### ZU BEARBEITEN
A: Welches Gericht nennt der Text zur gewerbesteuerlichen Kürzung?
B: Übertrage aus dem Text zur gewerbesteuerlichen Kürzung wortgetreu die Passage von „Die Klage hatte“ bis einschließlich „von Nutzen sei.“.

### GEGEBENER TEXT
◇ ◇ ◇ ◇ ◇

Finanzamt lehnte die beantragte erweiterte gewer­be­steu­erliche Kürzung ab

Das Finanzamt lehnte die von der Klägerin beantragte erweiterte gewer­be­steu­erliche Kürzung ab, da die Wohnungs­miet­verträge an die Abschlüsse der Dienst­leis­tungs­verträge gekoppelt seien. Hierfür spreche insbesondere, dass die Klägerin die Wohnungen auf ihrer Internetseite zusammen mit den von der KG erbrachten Zusatz­leis­tungen bewerbe. Zur Begründung ihrer Klage wandte die Klägerin ein, dass sie ausschließlich Vermie­tungs­leis­tungen und keine gewerblichen Leistungen erbringe.

FG: Vermietung dient Gewerbebetrieb der betei­li­gungs­i­den­tischen KG

Die Klage hatte keinen Erfolg. Das Finanzgericht Münster hat ausgeführt, dass zwar die grundsätzlichen Voraussetzungen für die erweiterte Kürzung vorlägen, weil die Klägerin ausschließlich eigenen Grundbesitz vermiete. Es greife jedoch die Ausnah­me­re­gelung gemäß § 9 Nr. 1 Satz 5 Nr. 1 GewStG ein, da die Vermietung dem Gewerbebetrieb der betei­li­gungs­i­den­tischen KG diene. Für ein "Dienen" im Sinne dieser Vorschrift reiche es aus, dass die Vermietung der KG allgemein von Nutzen sei.

◇ ◇ ◇ ◇ ◇

### Datenelemente
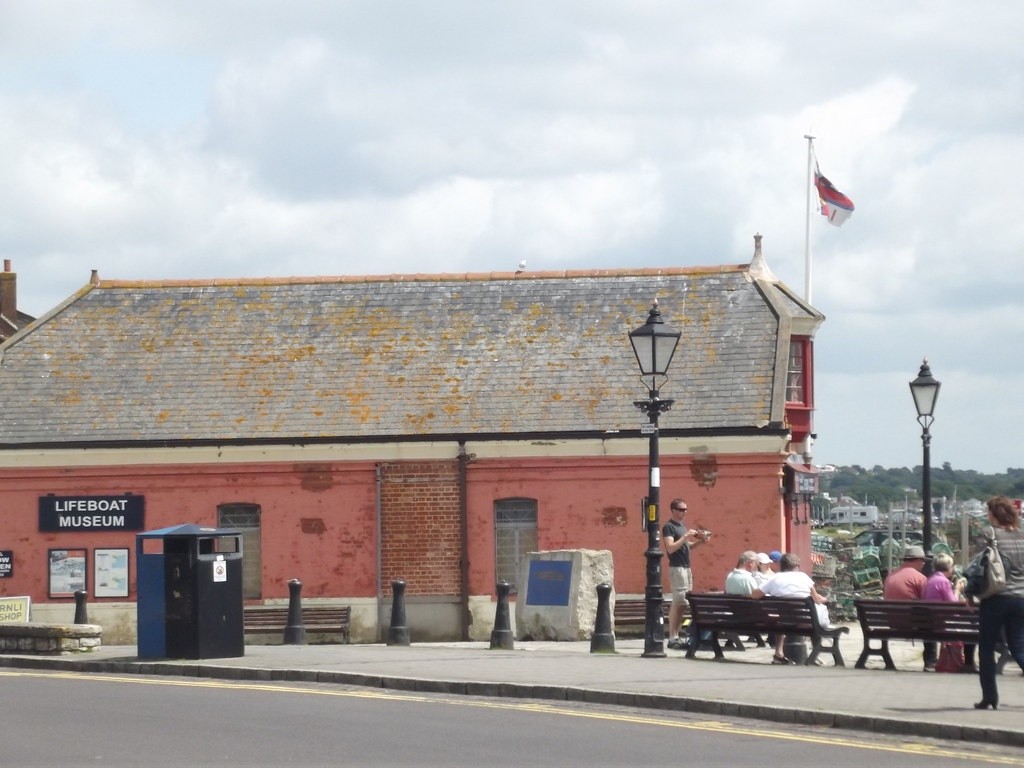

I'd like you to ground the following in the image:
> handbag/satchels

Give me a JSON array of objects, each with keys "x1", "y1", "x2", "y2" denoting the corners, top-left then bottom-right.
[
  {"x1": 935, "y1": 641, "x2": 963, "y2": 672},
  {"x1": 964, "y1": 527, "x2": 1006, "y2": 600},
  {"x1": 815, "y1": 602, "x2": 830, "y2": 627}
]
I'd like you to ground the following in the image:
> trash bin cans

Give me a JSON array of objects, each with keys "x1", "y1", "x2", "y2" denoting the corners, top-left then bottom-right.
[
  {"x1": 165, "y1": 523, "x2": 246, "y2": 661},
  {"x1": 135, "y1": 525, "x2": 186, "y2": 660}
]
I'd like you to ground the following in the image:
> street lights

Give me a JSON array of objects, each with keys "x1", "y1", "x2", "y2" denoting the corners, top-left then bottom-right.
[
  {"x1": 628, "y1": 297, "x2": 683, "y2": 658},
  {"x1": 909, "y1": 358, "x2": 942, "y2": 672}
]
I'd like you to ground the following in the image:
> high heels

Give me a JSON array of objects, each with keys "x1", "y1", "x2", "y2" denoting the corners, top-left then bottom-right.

◇ ◇ ◇ ◇ ◇

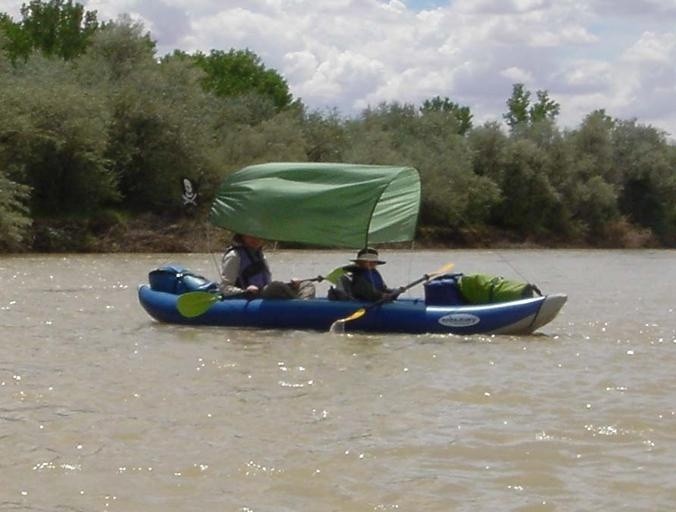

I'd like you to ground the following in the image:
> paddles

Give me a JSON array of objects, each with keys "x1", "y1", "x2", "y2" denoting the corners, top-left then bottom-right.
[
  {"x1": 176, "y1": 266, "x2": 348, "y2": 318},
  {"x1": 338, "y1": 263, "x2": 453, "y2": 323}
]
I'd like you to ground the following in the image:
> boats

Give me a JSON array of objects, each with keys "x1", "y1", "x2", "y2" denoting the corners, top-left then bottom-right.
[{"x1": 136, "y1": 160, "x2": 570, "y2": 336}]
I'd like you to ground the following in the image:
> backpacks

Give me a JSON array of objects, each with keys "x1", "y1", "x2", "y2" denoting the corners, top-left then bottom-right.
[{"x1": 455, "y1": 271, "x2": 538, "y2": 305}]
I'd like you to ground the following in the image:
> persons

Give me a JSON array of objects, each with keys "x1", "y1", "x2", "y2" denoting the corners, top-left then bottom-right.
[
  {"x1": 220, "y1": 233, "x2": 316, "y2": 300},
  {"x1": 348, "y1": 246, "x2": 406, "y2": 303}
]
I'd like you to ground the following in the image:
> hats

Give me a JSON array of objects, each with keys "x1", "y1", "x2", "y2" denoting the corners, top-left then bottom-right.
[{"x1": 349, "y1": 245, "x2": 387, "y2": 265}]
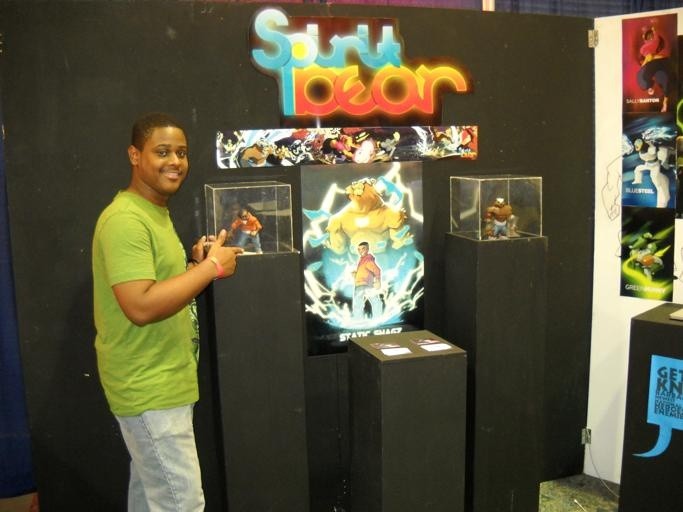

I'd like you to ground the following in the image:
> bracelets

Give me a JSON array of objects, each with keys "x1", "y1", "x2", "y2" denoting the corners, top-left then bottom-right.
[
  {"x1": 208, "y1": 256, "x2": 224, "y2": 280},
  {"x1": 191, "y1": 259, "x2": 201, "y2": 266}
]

◇ ◇ ◇ ◇ ◇

### LÖSUNGEN
A: Das Finanzgericht Münster.

B:
Die Klage hatte keinen Erfolg. Das Finanzgericht Münster hat ausgeführt, dass zwar die grundsätzlichen Voraussetzungen für die erweiterte Kürzung vorlägen, weil die Klägerin ausschließlich eigenen Grundbesitz vermiete. Es greife jedoch die Ausnah­me­re­gelung gemäß § 9 Nr. 1 Satz 5 Nr. 1 GewStG ein, da die Vermietung dem Gewerbebetrieb der betei­li­gungs­i­den­tischen KG diene. Für ein "Dienen" im Sinne dieser Vorschrift reiche es aus, dass die Vermietung der KG allgemein von Nutzen sei.